4. Computed well-formedness

This is the differentiator. The engine validates (flags, doesn't throw):

  1. Bipartite alternation — events and functions strictly alternate along any path; connectors don't break it.
  2. Start/end must be events — a function may not be a start or end node.
  3. Signature rule — an event must not be the source of an OR/XOR split (a passive event cannot decide); an AND-split after an event is allowed.
  4. Split/join balancing — a split of type T should be closed by a join of type T; mismatches are warnings (real EPCs are sometimes unbalanced).
  5. Single-in / single-out per event and function — connectors carry the multiplicity.
  6. Reachability — every node reachable from a start and reaching an end.

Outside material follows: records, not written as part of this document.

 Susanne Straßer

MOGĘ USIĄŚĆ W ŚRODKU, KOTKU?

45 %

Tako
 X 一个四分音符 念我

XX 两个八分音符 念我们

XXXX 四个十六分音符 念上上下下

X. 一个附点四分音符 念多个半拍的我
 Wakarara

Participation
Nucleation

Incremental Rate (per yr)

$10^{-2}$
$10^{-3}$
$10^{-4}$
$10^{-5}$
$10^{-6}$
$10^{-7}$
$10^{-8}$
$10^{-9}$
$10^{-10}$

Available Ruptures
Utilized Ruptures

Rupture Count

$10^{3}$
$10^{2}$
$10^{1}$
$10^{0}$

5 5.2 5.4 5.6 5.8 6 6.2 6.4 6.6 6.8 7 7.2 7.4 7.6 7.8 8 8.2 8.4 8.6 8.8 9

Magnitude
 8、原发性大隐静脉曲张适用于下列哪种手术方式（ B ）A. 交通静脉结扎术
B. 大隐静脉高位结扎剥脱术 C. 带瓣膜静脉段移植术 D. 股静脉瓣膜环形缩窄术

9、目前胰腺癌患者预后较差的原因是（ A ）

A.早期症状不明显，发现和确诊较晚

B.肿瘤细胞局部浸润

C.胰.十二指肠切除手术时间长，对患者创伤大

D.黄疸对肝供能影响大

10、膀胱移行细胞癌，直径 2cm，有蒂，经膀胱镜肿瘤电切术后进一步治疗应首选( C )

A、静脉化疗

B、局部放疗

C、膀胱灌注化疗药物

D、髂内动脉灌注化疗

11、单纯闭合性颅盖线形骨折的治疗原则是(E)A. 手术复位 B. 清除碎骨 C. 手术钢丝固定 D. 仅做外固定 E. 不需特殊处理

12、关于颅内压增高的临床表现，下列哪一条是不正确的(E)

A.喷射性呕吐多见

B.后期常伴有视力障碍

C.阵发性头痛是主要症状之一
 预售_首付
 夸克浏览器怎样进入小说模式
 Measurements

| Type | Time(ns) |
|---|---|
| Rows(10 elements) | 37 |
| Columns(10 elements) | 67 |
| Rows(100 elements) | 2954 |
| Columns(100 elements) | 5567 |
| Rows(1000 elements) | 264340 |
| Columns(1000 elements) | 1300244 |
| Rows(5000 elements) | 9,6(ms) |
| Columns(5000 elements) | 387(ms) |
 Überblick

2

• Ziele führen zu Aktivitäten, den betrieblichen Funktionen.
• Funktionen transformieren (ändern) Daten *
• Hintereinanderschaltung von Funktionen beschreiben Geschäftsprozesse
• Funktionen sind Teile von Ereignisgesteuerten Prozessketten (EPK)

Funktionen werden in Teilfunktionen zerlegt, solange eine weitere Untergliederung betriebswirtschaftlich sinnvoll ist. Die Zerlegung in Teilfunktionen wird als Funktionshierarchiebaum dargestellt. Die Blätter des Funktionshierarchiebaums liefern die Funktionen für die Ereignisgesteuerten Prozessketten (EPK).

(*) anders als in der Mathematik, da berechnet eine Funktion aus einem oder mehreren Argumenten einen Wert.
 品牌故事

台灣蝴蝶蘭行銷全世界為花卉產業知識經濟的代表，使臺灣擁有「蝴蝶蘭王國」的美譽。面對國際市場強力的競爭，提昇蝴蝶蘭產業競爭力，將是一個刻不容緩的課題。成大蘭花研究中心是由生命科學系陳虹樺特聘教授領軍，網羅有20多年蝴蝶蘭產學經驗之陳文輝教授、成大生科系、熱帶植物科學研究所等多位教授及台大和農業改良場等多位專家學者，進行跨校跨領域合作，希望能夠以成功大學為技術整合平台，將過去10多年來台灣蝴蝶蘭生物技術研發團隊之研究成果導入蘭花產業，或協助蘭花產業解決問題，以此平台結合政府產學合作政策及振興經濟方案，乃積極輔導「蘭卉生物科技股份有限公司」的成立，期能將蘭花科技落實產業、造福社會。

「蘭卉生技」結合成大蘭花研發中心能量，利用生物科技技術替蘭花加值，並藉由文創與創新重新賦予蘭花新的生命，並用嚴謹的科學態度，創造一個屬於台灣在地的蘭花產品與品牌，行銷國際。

Offending nodes are highlighted with data-* flags; the diagram still renders.


5. Common mistakes

# WRONG — invalid id (must start with a letter)
event 9bad

# AVOID — redeclaring a node (the first wins, a warning is raised)
event E1 "first"
event E1 "second"

Ids must start with a letter; a redeclared node keeps the first definition and warns. Because event→XOR/OR splits are flagged, route a decision through a function that produces the decision, then split.


6. Standard compliance

Notation and rules follow ARIS EPC convention (Scheer), van der Aalst (1999), and Mendling (2008): hexagonal events, rounded-rectangle functions, ∧/∨/× connectors, and the event-cannot-decide signature constraint.

7. Roadmap

Deferred: process-interface (off-page) nodes, organisational-unit/data-object lanes (eEPC), and split/join automatic repair suggestions.